======== Page

Overview
This guide covers best practices for integrating S2 into your applications, whether using the cloud service or self-hosting S2 Lite.
Connection Management
Reuse SDK Clients
Create SDK clients once and reuse them across your application. Clients maintain connection pools and internal state.
// Good: Create once, reuse everywhere
let s2 = S2::new(S2Config::new(access_token))?;
let basin = s2.basin(basin_name);
let stream = basin.stream(stream_name);
// Use the same client for multiple operations
stream.append(input1).await?;
stream.append(input2).await?;
// Bad: Creating new clients for each operation
for _ in 0..100 {
let s2 = S2::new(S2Config::new(access_token))?; // Don't do this!
s2.basin(basin_name).stream(stream_name).append(input).await?;
}
Set appropriate timeouts for your use case:
let config = S2Config::new(access_token)
.with_timeout(Duration::from_secs(30));
let s2 = S2::new(config)?;
For long-running streaming sessions, use higher timeouts or configure the timeout specifically for read operations.
Basin and Stream Configuration
Enable Auto-Creation
For development and testing, enable automatic stream creation:
s2 create-basin my-basin \
--create-stream-on-append \
--create-stream-on-read
In production, disable auto-creation and explicitly create streams. This prevents typos from creating unwanted streams.
Use Descriptive Names
Choose clear, descriptive names for basins and streams:
// Good: Clear purpose
let basin = s2.basin("user-events");
let stream = basin.stream("signup-events");
// Bad: Unclear purpose
let basin = s2.basin("data");
let stream = basin.stream("stream1");
Name Validation
Basin and stream names must:
- Be 1-63 characters long
- Contain only lowercase letters, numbers, and hyphens
- Start and end with a letter or number
- Not contain consecutive hyphens
Writing Data
Batch Records
Batch multiple records in a single append for better throughput:
// Good: Batch multiple records
let records = vec![
AppendRecord::new("event1")?,
AppendRecord::new("event2")?,
AppendRecord::new("event3")?,
];
let input = AppendInput::new(AppendRecordBatch::try_from_iter(records)?);
stream.append(input).await?;
// Bad: Individual appends
for event in events {
let input = AppendInput::new(AppendRecordBatch::try_from_iter([
AppendRecord::new(event)?
])?);
stream.append(input).await?; // Multiple round trips
}
S2 processes batches atomically - all records in a batch succeed or fail together.
Use the Producer API
For high-throughput scenarios, use the Producer API which handles batching and pipelining automatically:
use s2_sdk::producer::ProducerConfig;
let producer = stream.producer(ProducerConfig::new());
// Submit records and get tickets
let ticket1 = producer.submit(AppendRecord::new("event1")?).await?;
let ticket2 = producer.submit(AppendRecord::new("event2")?).await?;
// Wait for acknowledgments
let ack1 = ticket1.await?;
let ack2 = ticket2.await?;
// Always close the producer when done
producer.close().await?;
The Producer API automatically batches records and uses pipelining for optimal performance.

================

**The problem:** Resume the S2 integration guide above from the point where it stops, following its last sentence about the Producer API.

======== Material provided

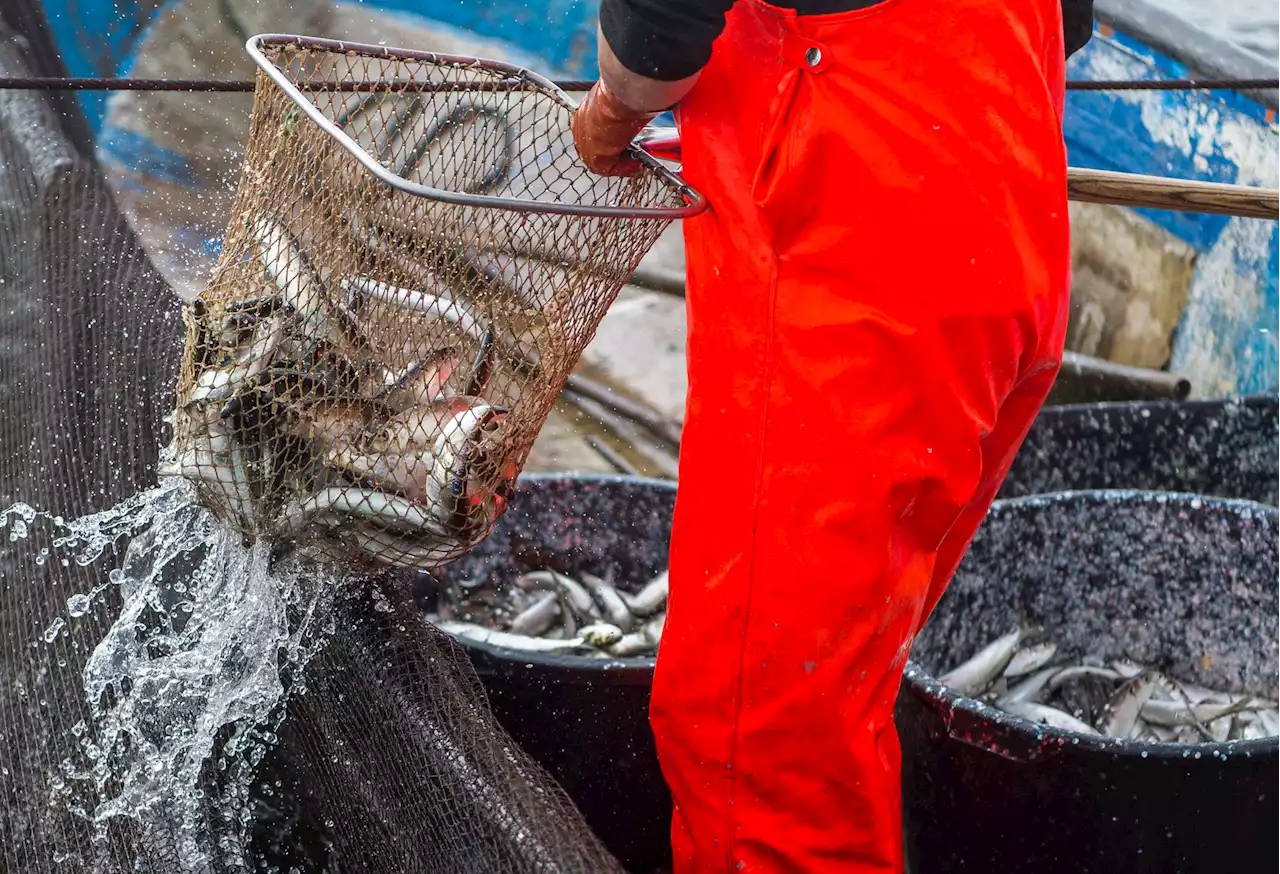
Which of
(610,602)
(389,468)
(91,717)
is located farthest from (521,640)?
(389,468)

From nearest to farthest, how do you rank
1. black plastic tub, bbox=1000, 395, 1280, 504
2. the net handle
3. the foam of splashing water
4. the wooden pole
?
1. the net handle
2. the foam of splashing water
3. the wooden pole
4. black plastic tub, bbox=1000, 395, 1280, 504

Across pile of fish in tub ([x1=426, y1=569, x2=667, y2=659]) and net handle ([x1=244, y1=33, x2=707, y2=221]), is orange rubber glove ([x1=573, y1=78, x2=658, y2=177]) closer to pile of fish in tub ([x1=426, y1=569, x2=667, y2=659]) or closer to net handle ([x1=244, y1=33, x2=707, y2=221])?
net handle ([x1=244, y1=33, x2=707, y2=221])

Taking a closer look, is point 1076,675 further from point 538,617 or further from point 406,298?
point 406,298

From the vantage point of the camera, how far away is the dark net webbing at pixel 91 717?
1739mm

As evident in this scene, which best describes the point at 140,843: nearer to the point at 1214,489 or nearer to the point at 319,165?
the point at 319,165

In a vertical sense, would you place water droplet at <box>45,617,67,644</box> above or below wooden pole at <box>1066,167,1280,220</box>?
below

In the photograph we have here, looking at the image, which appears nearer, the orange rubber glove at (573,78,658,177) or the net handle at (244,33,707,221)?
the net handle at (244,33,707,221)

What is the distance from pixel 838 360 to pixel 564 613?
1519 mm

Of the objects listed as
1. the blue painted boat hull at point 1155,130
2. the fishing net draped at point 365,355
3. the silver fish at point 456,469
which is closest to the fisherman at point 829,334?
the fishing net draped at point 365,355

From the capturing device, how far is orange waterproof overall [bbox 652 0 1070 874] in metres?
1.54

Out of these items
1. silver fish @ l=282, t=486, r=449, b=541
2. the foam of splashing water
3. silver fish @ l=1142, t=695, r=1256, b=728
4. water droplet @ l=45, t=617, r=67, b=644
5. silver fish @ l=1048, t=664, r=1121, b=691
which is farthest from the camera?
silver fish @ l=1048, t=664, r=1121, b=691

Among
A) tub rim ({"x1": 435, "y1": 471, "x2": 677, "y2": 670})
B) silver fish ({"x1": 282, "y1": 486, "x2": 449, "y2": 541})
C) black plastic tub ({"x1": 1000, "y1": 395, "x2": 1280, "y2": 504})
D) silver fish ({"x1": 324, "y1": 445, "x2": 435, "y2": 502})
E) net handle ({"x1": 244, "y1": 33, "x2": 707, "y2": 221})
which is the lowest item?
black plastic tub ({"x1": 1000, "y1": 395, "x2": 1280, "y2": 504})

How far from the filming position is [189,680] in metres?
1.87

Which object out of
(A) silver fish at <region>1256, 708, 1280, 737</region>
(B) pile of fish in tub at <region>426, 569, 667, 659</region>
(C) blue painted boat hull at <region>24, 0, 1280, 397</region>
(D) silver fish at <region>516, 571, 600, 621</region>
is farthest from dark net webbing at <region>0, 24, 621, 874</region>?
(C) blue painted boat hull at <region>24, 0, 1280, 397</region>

================

**Result of this task:**
Handle Errors
Always handle append errors appropriately:
match stream.append(input).await {
Ok(output) => {
println!("Appended {} records", output.records.len());
}
Err(S2Error::Server(err)) => {
// Server error - may be retryable
eprintln!("Server error: {}", err.message);
}
Err(S2Error::Client(err)) => {
// Client error - likely not retryable
eprintln!("Client error: {}", err);
}
Err(err) => {
eprintln!("Unexpected error: {}", err);
}
}
Reading Data
Use Streaming Sessions
For continuous reading, use streaming sessions instead of polling:
use futures::StreamExt;
let input = ReadInput::new();
let mut batches = stream.read_session(input).await?;
while let Some(result) = batches.next().await {
let batch = result?;
for record in batch.records {
// Process record
println!("seq_num: {}, body: {:?}", record.seq_num, record.body);
}
}
Set Appropriate Read Limits
Control how much data you read:
use s2_sdk::types::{ReadLimits, ReadStop};
let input = ReadInput::new()
.with_stop(ReadStop::new()
.with_limits(ReadLimits::new()
.with_count(100) // Max 100 records
.with_bytes(1024 * 1024) // Max 1MB
)
);
let output = stream.read(input).await?;
Use Checkpoints
Store the last processed sequence number to resume reading:
// Read from a specific sequence number
let input = ReadInput::new()
.with_start_seq_num(last_processed_seq_num + 1);
let output = stream.read(input).await?;
// Process records and update checkpoint
for record in output.records {
process_record(&record)?;
last_processed_seq_num = record.seq_num;
save_checkpoint(last_processed_seq_num)?;
}
S2 Lite Specific
Storage Backend Selection
In-Memory (Development/Testing)
# No persistence - data lost on restart
s2 lite --port 8080
Perfect for integration tests and local development.
Local Disk (Single-Node Development)
# Persists to local disk
s2 lite --port 8080 --local-root /var/lib/s2lite
Local disk mode is not suitable for production as it lacks durability guarantees.
Object Storage (Production)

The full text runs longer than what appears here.